***** Text excerpt

The disagreement is in the details. The agency insists that it is not currently preparing to padlock stations, kill express service, or begin digging a new North Side subway, even though those are among the options.

But the CTA's Michael Connelly says the agency hopes to bid seriously for federal funding next year.

"We would hope to see some funding for this project in the upcoming reauthorization," Connelly said.

That would mean making decisions and drafting an environmental impact statement.

The CTA has developed six plans for redeveloping the aging Red and Purple Line structure from Addison Street north.

Two of the plans call for downgrading Purple Line express and Red Line local service by maintaining three or four tracks. These plans also call for eliminating the Lawrence, Thorndale and Jarvis stops on the Red Line, and the South Boulevard and Foster stops on the Purple Line.

In their place, new entrances would be added to other existing stations – including an Ainslie Street entrance at the Argyle stop, a Hollywood Avenue entrance at the Bryn Mawr stop, entrances to the Howard terminal at Rogers Avenue, and an entrance to the Noyes Street Purple Line stop at Evanston's Gaffield Place.

The current concrete ground embankment structure would also be replaced with a new concrete elevated structure, as seen on the Orange Line.

An even more radical plan calls for getting rid of the 'L' structure altogether between the Belmont and Loyola stops, and replacing it with a subway. New subway stations would be located at Addison, Irving Park, Wilson, Foster, Bryn Mawr and Glenlake.

Under that plan, the Argyle, Lawrence, Berwyn, Thorndale and Granville stops would vanish, in some instances without a new entrance in close proximity to replace them. For example, a commuter living on Ainslie Street in the Uptown neighborhood may now walk one block north to the Argyle stop or south to the Lawrence stop. Under the subway plan, the commuter would have to walk two and a half blocks north to Winona Street or three blocks south to Wilson Avenue to catch the Red Line.

The subway plan also calls for the elimination of the Jarvis stop, as well as the South Boulevard and Foster Purple Line stops.

Another scenario would replace the existing four tracks with three tracks, which would eliminate reverse-direction Purple Line Express trains.

But three of the plans do not call for eliminating any stops at all. Two of them instead merely call for transfer stations between the Red and Purple lines at Loyola and Wilson.

**********

*Exercise*. Write out the part of the CTA passage that starts at "The disagreement is" and ends after "environmental impact statement.", keeping every word the same. The records after this point are separate material, apart from the CTA passage.

***** Given entries

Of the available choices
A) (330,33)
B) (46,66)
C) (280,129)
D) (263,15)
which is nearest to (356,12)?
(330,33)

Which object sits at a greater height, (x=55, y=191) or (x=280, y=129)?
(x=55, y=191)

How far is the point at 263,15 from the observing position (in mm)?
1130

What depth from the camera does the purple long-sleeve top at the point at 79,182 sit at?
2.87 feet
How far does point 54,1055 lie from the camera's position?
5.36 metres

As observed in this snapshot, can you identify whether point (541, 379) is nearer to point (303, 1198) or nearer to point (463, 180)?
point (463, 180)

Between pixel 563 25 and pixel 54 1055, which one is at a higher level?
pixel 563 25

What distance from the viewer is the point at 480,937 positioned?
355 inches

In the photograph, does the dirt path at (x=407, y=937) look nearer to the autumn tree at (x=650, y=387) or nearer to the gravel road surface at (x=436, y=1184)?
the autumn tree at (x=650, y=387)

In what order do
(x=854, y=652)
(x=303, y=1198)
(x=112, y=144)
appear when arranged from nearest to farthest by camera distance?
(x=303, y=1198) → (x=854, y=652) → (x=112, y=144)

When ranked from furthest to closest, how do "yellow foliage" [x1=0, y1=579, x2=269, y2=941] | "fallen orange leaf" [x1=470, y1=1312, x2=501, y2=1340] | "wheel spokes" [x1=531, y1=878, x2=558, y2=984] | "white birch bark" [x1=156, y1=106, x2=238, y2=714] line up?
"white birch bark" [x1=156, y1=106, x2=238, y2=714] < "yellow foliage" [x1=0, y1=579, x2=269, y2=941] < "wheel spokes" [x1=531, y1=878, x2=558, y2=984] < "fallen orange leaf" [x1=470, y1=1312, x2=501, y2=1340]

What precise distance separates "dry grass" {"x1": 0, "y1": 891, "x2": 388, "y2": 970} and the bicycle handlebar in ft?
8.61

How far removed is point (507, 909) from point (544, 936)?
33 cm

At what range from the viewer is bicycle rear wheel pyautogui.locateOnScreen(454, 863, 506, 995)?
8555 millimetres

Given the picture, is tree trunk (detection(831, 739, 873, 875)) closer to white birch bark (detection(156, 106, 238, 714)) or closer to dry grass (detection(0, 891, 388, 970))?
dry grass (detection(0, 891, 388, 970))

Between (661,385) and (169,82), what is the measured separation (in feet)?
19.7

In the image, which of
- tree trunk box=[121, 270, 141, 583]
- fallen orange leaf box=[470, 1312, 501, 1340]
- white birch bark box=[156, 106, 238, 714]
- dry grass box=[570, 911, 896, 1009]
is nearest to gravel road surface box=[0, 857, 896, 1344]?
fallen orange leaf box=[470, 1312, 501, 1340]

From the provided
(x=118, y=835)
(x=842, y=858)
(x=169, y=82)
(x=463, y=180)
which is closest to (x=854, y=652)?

**********

*Full response*.
The disagreement is in the details. The agency insists that it is not currently preparing to padlock stations, kill express service, or begin digging a new North Side subway, even though those are among the options.

But the CTA's Michael Connelly says the agency hopes to bid seriously for federal funding next year.

"We would hope to see some funding for this project in the upcoming reauthorization," Connelly said.

That would mean making decisions and drafting an environmental impact statement.